Gedung itu benar-benar menakutkan baginya.
Gedung berlantai tiga itu menyimpan sebuah misteri yang menyeramkan. Seperti ada guratan-guratan
tragedi zaman dulunya. Gedung sekolah
berlantai tiga itu terlihat kokoh dengan tiang-tiang yang kuat serta jendela-jendela yang
besar.
Gadis berusia
tujuh belas tahun itu bernama Hanna Pratiwi. Rambutnya sebahu dan dibiarkan tergerai. Parasnya cantik
dengan kulit yang putih bersih. Ia memiliki tahi lalat di pipi kanannya. Matanya
indah dengan bulu mata yang lentik. Beberapa aksesoris menghiasi pergelangan
tangannya.
Hanna baru saja pindah di
sekolah itu tiga minggu yang lalu. Ia dari Bandung. Pertengkaran kedua orang tuanya membuat Hanna dipindahkan dan dititipkan ke rumah neneknya yang berada di kota Medan. Hanna sangat terpukul dengan
perpisahan orang tuanya. Terlebih sang papa yang diam-diam punya istri baru di
Bogor. Hanna tidak bisa menerima semua itu.
Hanna berjalan
sambil memperhatikan ruang-ruang yang masih kosong. Ruang-ruang itu terlihat mengenaskan. Seperti meninggalkan
beberapa kejadian tragis yang mengerikan.
Masih terlalu pagi
ketika ia tiba di sekolah. Hanya beberapa
murid saja yang baru datang. Hanna tidak tahu menahu
mengenai sekolah itu yang konon ada sosok penunggu yang sangat menakutkan. Ia juga tak ingin terusik
dengan cerita-cerita misteri yang ada di sekolahnya. Cerita tentang penampakkan
sosok pelajar dengan wajah terbelah, juga penampakkan seorang perempuan Belanda
tanpa kepala dan sosok pelajar yang bunuh diri. Belum lagi penampakkan sosok
Jin yang membuat bulu kuduk merinding. Jin
bertubuh tinggi besar dan bertanduk sangat mengerikan. Tubuhnya seperti bara
api. Cerita-cerita
itu hampir saja membuatnya ketakutan. Beberapa hari lalu ada seorang pelajar
yang kesurupan dan mengucapkan kata-kata yang menakutkan. “AKU HAUS DARAH! AKU
INGIN DARAH!”
Hanna tercekat
mengingat kejadian itu. Seperti pagi itu tak
sengaja ia
mendengar percakapan seputar sekolah barunya dari dua orang murid yang bercengkrama di pinggir koridor.

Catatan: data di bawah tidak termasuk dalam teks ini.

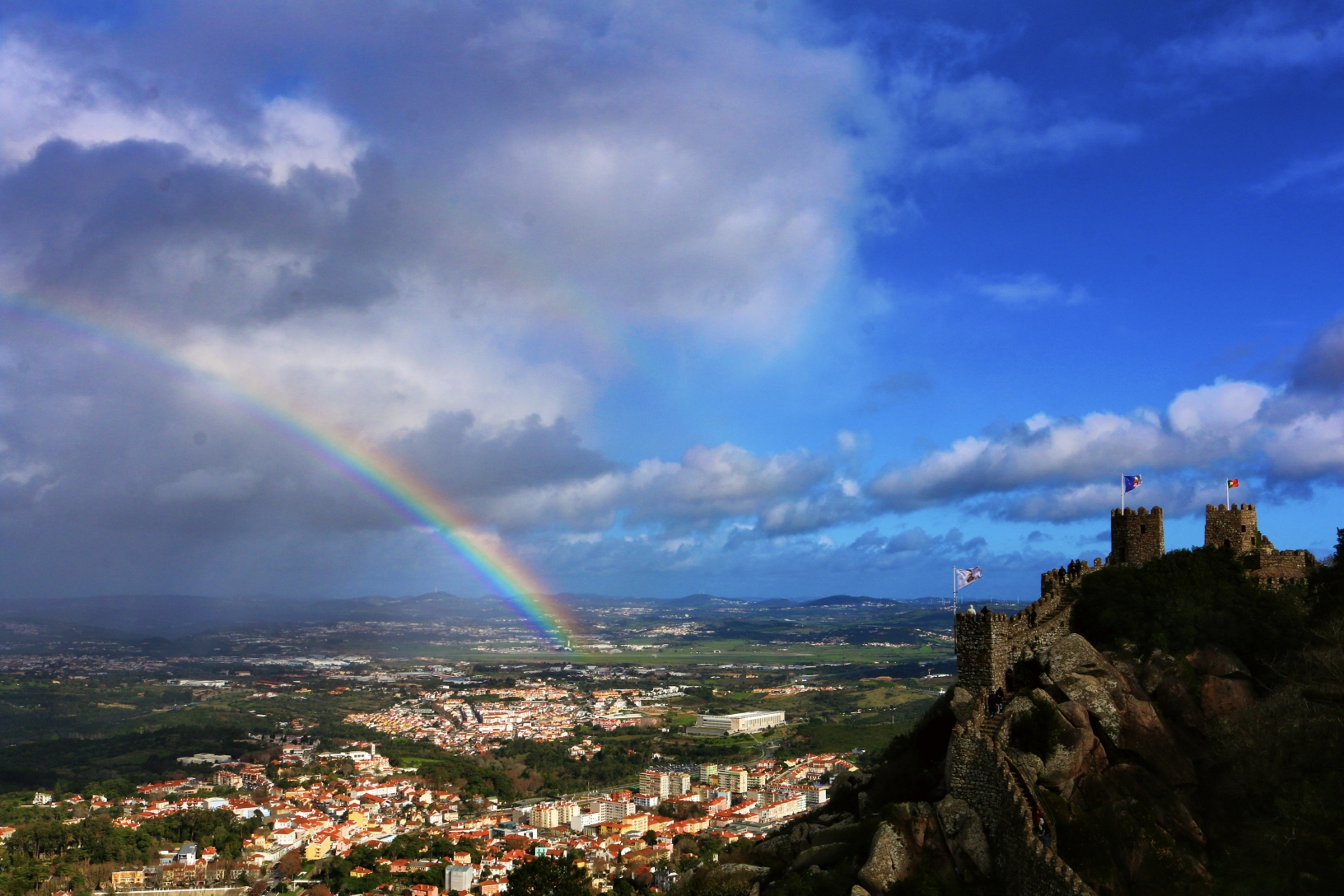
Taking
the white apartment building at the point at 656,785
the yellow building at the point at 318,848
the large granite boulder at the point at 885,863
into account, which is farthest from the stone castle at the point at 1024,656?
the white apartment building at the point at 656,785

Dua orang murid perempuan, yang satu berkulit
putih dan yang satu berkulit kecokelatan.
“Sekolah kita
semakin angker, Din. Kemarin kakak kelas kita ditemukan
tewas mengenaskan jatuh dari lantai tiga. Kepalanya pecah, otaknya berceceran. Iiii... menyeramkan sekali.” Kata seorang pelajar
berambut pendek kepada temannya.
“Aku jadi takut,
Fel...” Ucap gadis berkulit putih sambil
bergidik.
“Aku juga takut. Apalagi anak-anak yang lain sering melihat
penampakkan di kamar mandi. Bikin bulu kudukku merinding.”
“Makanya jangan sendirian di kamar mandi kalau nggak mau
ditakuti kuntilanak!”
“Ughh... aku makin
takut aja. Aku mau pindah ah dari sekolah ini. Aku nggak mau jadi korban
ketakutan, apalagi didatangi arwah gentayangan. Serem.”
“Husstt.... Jangan
keras-keras ah... Bulu
kudukku jadi merinding nih. Jangan-jangan dia ada di sekitar kita, Din. Udah
ah, kita masuk aja yuk...” Ajak Felisa.
Hanna memperlambat langkahnya sambil mendengarkan obrolan mereka
selanjutnya. Ia mengerutkan dahi ketika kedua murid itu berlalu dari koridor.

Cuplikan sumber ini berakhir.